India is the 2nd most populated, and the 7th largest economy in the world. An economy is only stable when the pace of urbanization is at par with the growth of industries. The sheer volume of this population is one of the main hurdles in the development of architecture organically. The rate of migration from villages to cities has been consistently increasing, and the metropolises in the country and expanding continuously. Cities, especially old ones, are bursting at their seams trying to accommodate this swelling mass of people. As a result of this, development is often hasty and therefore, more prone to failure. Different patches of settlements spring up according to the influx of people in a region (usual thanks to an industry). This is usually the mark of organic growth in an area- expansion according to requirement. The problem, therefore, lies in the piecing together of these patches. If the connections between an industrial are and its supporting residential region are good, the people living there thrive and grow. If not, then the problems arising from there only multiply.

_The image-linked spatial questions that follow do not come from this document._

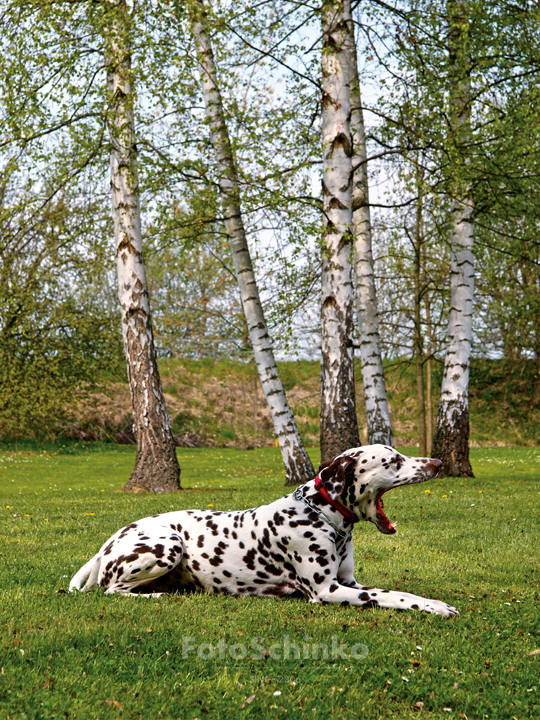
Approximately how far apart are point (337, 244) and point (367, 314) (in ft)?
13.4

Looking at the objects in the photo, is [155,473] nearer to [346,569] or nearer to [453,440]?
[453,440]

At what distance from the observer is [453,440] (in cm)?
1513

It is though these problems that urban planners and architects today realize that a major intervention is necessary to save our cities. Solutions to problems in the west cannot be copy-pasted here. They will be rendered useless in the present context for a multitude of reasons. First and foremost, it is ruining the urban form of our cities and making them clones of one another. Street character, which used to be a highlight of every Indian city, is vanishing at an alarming rate instead of being appropriately incorporated into the urban fabric. Why should development not take the socio-cultural character of our people into account?
“The relentless repetition of the same building type across the Indian landscape is producing cities of essentially the same monotonous form” Rahul Mehrotra
There is a change-of-thought necessary in the minds of trainee architects and designers with respect to the process of building. Their work is not an individual entity, detached from the rest of its location. Each building in itself is a part of a city like a spoke is part of a wheel- a component of an intricate machine. Therefore, as manufacturers, the planners need to have the capability to envision how all these parts will come together so that the city can continue to function efficiently. And for land as topographically variant as ours, the rules for development need to have a very strong intrinsic basis. Concrete blocks on flatlands are a death knell for our varying landforms.
Ar Apurva Bose Dutta also talks about the changes in the role and duties of an architect in the urban development of our country in her essay titled “The Changing Culture of Architecture in Modern India.” She questions the ‘loss of identity’ as a result of ‘aping’ the western styles and calls for a time for ‘introspection’ and to ‘revisit the solid traditional roots’. She also mentions the changing role of an architect from a specialist to a master of many trades.
It is demotivating to watch developers and contractors try and replace architects, leaving them as mere signatories for permission. It is time for the modern Indian architect to reinvent themselves and bring other aspects of their training to the forefront and act as a collaborator between authorities and their clients- with the wisdom of a mediator and the intensity of an activist.
Ironically, the practices in the west are still not in tune with their climate and geography. In India, our heritage has so much to offer in terms of building practices and sustainable living. Architects like Laurie Baker, Laurent Fournier, BV Doshi,
Anupama Kundoo, Revati Kamath and Christopher Beninger have realized the need to go back to basics and re-form our architectural knowledge so we can try and rectify the wrongs we have made so far. They are leading a quest to redefine our lost identities and change our “westernized” mentalities so we can be proud of our culture and traditions.